>>>>
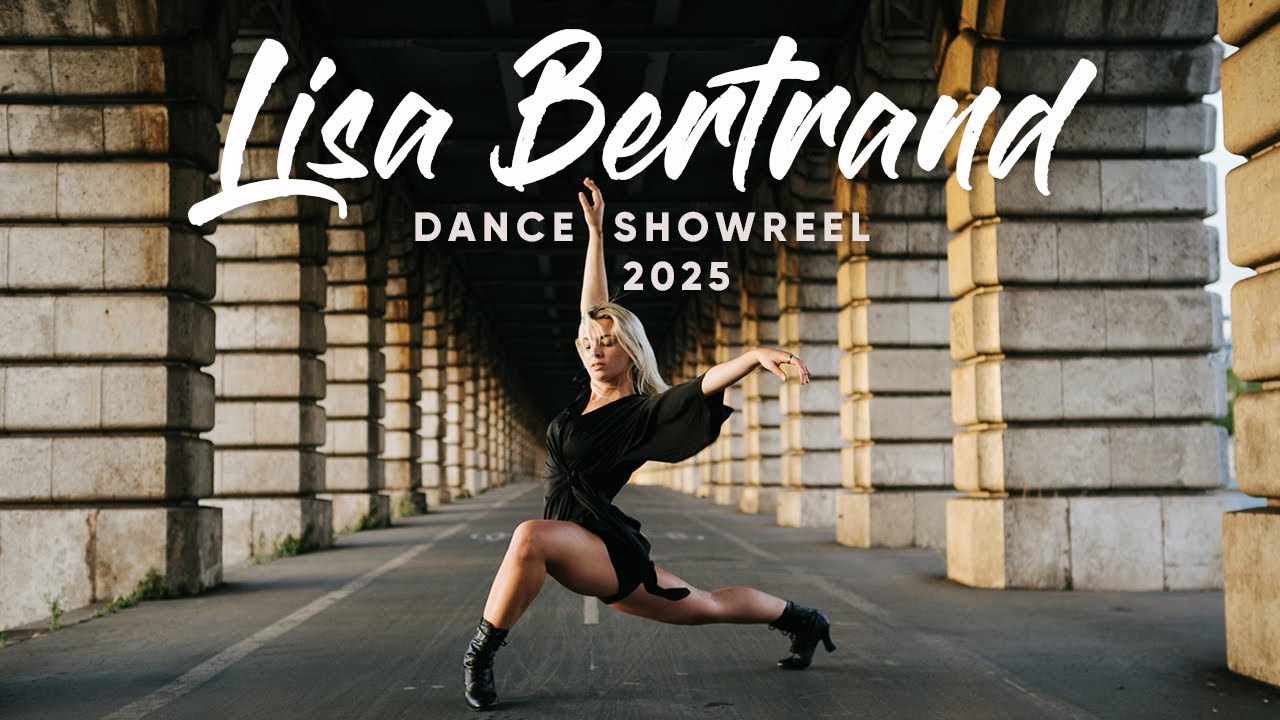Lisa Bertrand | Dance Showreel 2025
<<<<
>>>>
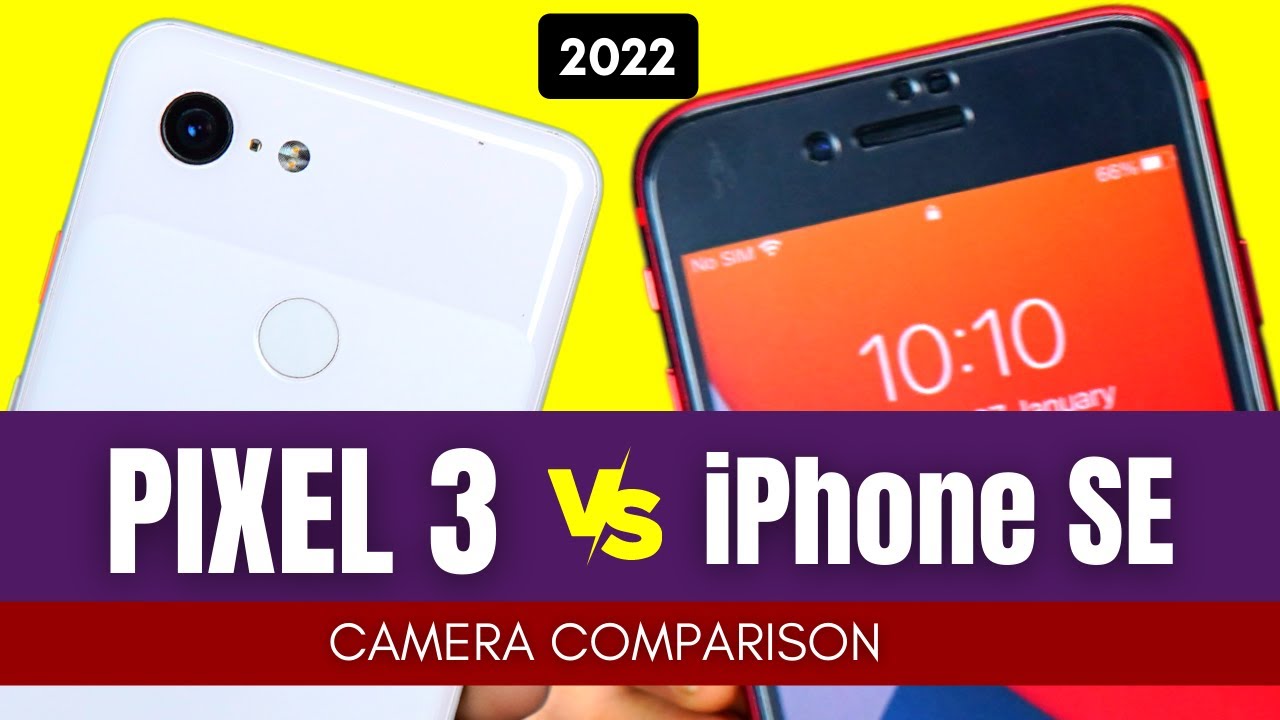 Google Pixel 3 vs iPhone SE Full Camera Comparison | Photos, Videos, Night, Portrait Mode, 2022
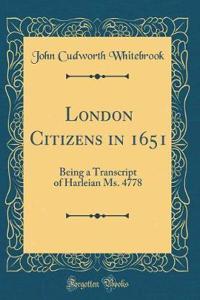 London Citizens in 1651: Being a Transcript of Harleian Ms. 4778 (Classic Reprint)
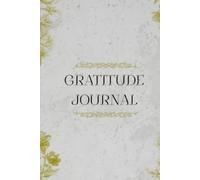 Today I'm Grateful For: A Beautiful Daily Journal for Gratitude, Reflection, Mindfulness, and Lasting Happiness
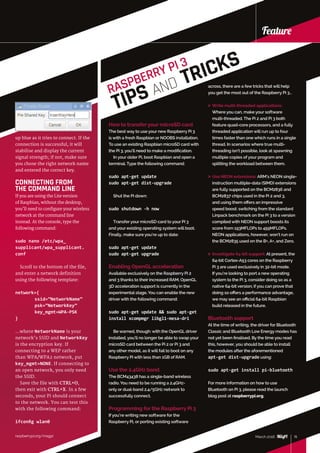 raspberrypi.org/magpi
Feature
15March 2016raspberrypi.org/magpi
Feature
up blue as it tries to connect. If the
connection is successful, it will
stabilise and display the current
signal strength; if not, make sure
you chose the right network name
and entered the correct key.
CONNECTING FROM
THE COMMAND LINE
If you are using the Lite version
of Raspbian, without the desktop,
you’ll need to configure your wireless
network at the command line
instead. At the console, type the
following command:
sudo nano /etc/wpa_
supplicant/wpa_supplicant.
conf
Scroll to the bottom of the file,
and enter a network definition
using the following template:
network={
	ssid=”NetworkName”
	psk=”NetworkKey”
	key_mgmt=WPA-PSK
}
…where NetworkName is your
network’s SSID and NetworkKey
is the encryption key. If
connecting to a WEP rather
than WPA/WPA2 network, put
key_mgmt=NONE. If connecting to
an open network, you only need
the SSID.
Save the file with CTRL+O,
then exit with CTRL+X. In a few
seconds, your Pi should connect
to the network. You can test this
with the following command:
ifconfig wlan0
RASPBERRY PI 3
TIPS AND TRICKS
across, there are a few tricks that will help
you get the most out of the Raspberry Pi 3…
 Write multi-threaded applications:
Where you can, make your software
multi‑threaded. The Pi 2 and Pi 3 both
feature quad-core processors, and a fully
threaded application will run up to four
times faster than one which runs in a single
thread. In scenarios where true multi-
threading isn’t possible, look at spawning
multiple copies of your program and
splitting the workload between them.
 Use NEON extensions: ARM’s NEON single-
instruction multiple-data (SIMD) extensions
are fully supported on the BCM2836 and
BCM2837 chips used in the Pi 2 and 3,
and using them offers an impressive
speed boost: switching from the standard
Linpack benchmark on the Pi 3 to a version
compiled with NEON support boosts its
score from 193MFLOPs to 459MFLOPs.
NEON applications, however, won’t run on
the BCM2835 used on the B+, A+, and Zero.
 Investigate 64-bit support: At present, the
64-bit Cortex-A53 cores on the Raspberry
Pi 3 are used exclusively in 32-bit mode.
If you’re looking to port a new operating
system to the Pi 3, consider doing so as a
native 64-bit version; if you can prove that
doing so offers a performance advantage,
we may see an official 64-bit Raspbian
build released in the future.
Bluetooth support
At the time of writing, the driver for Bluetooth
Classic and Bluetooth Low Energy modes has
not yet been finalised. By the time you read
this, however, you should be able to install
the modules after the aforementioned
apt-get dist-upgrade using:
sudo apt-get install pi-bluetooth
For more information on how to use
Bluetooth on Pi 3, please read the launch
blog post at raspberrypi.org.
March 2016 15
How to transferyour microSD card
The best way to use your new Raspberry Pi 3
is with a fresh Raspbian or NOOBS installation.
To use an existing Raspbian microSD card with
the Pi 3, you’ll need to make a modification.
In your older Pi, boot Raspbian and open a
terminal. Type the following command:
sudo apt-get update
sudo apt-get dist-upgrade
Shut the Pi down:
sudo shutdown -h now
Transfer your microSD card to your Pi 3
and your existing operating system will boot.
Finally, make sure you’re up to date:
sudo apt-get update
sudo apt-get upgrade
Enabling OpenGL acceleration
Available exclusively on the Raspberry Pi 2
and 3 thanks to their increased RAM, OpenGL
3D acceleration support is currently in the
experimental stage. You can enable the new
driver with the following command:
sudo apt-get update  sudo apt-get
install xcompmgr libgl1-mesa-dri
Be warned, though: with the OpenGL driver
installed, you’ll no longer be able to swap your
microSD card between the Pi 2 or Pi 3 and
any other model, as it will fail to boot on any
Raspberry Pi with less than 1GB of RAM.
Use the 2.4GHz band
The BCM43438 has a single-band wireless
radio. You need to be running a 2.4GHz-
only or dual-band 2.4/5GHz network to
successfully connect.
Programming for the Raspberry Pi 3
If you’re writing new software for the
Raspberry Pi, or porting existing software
<<<<
Swap "Comparison" for "Review" in the listing lines that begin at the line containing "Google Pixel 3" and stop after the line containing "stabilise and display the current", leaving everything else unchanged. Give back only those lines, without the pictures.

→ **EXERCISE OUTPUT**:
 Google Pixel 3 vs iPhone SE Full Camera Review | Photos, Videos, Night, Portrait Mode, 2022
 London Citizens in 1651: Being a Transcript of Harleian Ms. 4778 (Classic Reprint)
 Today I'm Grateful For: A Beautiful Daily Journal for Gratitude, Reflection, Mindfulness, and Lasting Happiness
 raspberrypi.org/magpi
Feature
15March 2016raspberrypi.org/magpi
Feature
up blue as it tries to connect. If the
connection is successful, it will
stabilise and display the current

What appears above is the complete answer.